While most of Gardner’s business is in New England, the company regularly ships to Bermuda and the West Coast, and, occasionally, to Hawaii, London, and Costa Rica.

 

The Road to Restful Sleep

Shipping is the primary headache for Gardner these days. “Salem doesn’t have any main roads,” Sisk says. “It’s hard to get in and out of here.” Getting materials in and shipping mattresses out is slowed by Salem’s congestion. Combine that with the growth of Salem State University, across the street from the factory, and a move may be unavoidable. If the factory does move, Sisk plans to keep the business in the area, but closer to routes 128 and 93.

 

For a company that relies on word of mouth for 85 to 90 percent of sales, though, Sisk says central Salem is hard to beat. “Our location is phenomenal—we’ve been doing business in the same building for almost 80 years, and our customers know how to find us.” Multigenerational customers aren’t unusual, with the children and grandchildren of past Gardner customers continuing to buy bedding locally.

 

“People don’t always realize how good our bedding is and what a piece of junk the other one is,” Sisk says. “What they will realize is how well they’ve been treated. They can’t go wrong buying from us because we…make sure they are happy.”

 

Mattress Mindset In the market for a new mattress? The best tip might be to shop Gardner Mattress, joke owner Gardner Sisk and manager Kirk Forsyth, but here are some other things to keep in mind.

 

 

 

  • Skip Shopping the Internet Especially if you sleep on your side.
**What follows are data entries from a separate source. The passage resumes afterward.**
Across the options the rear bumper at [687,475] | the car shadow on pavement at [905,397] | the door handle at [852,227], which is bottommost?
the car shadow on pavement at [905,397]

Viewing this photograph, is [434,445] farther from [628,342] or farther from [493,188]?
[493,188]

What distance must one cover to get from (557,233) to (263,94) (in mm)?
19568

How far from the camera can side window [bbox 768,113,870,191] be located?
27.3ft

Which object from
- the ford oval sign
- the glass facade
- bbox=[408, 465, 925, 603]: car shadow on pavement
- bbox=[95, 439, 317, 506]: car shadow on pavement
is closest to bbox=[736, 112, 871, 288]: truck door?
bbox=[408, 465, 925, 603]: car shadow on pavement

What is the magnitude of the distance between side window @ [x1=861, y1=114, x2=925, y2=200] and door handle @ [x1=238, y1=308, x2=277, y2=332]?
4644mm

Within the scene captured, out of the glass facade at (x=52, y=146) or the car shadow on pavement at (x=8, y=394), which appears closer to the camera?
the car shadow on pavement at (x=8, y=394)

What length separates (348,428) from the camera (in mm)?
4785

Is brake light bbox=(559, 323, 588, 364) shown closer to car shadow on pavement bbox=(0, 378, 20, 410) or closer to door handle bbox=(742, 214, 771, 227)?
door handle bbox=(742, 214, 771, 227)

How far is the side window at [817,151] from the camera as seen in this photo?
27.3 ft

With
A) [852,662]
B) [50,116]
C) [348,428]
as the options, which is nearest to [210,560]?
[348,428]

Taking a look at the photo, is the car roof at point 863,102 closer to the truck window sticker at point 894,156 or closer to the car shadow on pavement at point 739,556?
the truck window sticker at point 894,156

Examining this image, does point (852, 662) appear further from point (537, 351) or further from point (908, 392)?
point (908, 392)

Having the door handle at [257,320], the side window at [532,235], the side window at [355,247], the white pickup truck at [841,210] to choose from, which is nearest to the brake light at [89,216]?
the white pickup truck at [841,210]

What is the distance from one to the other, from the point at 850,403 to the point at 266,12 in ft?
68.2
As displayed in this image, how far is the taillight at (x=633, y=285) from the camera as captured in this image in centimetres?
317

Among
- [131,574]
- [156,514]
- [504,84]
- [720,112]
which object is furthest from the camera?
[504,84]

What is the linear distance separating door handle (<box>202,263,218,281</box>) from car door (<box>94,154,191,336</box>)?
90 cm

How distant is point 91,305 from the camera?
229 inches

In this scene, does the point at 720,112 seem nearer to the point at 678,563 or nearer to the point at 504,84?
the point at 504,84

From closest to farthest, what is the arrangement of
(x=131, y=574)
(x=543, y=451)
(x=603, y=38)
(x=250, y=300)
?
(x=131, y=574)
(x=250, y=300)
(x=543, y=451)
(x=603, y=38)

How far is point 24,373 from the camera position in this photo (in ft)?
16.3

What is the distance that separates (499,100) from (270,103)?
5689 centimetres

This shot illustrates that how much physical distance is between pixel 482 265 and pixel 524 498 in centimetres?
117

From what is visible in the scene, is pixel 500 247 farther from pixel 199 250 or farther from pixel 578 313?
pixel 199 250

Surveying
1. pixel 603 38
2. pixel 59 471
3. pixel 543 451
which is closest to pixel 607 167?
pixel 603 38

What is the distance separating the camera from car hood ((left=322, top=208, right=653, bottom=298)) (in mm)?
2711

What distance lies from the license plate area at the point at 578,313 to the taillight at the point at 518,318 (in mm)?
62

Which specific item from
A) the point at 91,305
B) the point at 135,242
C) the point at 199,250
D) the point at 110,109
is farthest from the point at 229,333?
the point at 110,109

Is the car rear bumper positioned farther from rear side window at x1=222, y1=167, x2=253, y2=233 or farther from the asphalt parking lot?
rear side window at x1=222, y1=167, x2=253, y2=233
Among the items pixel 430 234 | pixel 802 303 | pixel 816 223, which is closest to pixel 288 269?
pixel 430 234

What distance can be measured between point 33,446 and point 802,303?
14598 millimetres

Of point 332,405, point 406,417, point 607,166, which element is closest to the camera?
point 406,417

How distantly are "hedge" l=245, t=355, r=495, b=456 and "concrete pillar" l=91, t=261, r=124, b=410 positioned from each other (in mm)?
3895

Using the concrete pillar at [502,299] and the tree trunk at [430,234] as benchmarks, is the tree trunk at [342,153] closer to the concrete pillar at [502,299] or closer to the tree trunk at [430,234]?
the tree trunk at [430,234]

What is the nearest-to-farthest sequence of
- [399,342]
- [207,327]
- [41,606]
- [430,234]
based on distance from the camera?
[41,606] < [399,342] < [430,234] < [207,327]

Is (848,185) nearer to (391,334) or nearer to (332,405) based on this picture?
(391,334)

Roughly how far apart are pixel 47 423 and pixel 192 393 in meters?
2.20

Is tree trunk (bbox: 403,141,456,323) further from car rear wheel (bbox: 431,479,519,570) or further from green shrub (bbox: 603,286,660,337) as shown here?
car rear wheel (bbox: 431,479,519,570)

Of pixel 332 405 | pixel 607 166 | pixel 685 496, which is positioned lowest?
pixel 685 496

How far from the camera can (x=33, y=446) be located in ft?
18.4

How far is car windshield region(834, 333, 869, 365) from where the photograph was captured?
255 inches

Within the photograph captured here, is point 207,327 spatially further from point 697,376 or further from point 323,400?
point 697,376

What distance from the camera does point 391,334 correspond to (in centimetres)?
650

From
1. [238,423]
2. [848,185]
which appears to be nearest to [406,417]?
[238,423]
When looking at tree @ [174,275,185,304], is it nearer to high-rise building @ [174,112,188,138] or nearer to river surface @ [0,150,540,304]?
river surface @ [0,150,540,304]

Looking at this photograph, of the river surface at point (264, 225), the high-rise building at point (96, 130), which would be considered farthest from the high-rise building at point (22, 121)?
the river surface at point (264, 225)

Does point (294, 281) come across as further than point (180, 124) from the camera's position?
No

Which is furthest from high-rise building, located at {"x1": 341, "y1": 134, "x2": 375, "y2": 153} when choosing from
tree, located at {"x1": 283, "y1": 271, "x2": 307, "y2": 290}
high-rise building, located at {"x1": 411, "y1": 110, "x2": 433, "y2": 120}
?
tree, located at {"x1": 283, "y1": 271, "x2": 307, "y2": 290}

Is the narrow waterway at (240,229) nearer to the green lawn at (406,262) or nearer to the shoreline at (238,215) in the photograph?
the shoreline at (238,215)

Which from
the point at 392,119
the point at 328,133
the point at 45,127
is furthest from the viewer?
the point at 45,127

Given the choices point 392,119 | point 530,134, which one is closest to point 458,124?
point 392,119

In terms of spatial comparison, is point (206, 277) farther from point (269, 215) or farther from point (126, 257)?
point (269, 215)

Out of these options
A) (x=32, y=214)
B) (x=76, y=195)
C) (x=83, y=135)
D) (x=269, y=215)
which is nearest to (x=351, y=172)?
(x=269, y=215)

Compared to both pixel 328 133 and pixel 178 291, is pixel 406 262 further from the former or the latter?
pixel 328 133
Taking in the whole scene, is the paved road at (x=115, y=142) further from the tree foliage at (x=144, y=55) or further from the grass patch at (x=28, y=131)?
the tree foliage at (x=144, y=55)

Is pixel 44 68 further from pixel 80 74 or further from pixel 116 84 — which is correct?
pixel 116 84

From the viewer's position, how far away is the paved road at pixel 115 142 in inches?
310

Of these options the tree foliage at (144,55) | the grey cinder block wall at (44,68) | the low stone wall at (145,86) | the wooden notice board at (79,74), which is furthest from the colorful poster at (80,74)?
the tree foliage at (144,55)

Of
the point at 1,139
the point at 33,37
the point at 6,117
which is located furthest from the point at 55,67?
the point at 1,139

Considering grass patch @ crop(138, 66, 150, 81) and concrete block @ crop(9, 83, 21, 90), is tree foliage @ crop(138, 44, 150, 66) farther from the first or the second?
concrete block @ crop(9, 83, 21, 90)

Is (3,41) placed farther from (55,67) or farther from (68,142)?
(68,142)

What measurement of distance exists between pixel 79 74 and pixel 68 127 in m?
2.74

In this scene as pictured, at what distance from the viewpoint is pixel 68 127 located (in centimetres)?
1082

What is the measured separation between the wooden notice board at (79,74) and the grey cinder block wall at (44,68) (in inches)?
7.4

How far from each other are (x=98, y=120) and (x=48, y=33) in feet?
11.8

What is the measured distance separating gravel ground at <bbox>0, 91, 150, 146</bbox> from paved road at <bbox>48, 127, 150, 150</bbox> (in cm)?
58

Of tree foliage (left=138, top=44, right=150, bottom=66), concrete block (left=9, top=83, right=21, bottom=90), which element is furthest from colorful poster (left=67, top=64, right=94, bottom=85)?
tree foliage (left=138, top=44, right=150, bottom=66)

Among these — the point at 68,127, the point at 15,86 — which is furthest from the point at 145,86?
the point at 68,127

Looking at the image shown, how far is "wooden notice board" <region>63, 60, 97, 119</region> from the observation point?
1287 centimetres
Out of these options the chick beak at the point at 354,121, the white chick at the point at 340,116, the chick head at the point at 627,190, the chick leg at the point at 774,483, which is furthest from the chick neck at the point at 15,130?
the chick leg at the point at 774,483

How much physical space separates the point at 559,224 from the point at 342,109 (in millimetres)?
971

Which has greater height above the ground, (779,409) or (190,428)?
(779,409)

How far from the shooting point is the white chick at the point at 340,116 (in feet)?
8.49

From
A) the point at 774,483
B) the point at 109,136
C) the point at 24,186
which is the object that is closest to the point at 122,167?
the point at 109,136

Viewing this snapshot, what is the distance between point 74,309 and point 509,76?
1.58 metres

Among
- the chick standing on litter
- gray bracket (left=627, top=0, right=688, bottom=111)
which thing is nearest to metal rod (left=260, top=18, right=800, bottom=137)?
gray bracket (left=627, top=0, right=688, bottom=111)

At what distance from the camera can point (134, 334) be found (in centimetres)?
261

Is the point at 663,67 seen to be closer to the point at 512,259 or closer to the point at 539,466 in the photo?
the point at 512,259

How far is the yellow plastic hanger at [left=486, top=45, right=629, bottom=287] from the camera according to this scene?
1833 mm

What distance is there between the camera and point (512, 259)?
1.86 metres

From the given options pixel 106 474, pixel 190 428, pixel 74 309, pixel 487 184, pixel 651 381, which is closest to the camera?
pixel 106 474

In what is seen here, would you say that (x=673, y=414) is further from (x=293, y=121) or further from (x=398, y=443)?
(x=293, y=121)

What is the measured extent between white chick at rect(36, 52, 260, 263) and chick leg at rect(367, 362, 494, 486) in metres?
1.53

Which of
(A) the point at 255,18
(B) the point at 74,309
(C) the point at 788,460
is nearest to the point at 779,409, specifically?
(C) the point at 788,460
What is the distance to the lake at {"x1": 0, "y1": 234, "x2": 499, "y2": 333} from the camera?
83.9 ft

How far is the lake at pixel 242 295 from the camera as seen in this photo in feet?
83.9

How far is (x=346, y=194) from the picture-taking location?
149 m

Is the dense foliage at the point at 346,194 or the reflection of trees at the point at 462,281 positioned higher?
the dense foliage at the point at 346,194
If you’re a side sleeper, says Forsyth, you definitely have to go to a store and lie down on the bed.

 

 

  • Ask What’s Inside “Most salespeople have no idea what’s inside their mattress, and they don’t even pretend to,” Sisk says. “People really want to know about the quality of the materials.”

 

 

  • Consider Firmness Firmness is not a measure of whether or not a mattress will sag over time. “What breaks down in a mattress isn’t the springs—it’s what you put over the springs,” Forsyth says. “Springs have nothing to do with what’s going to wear out.”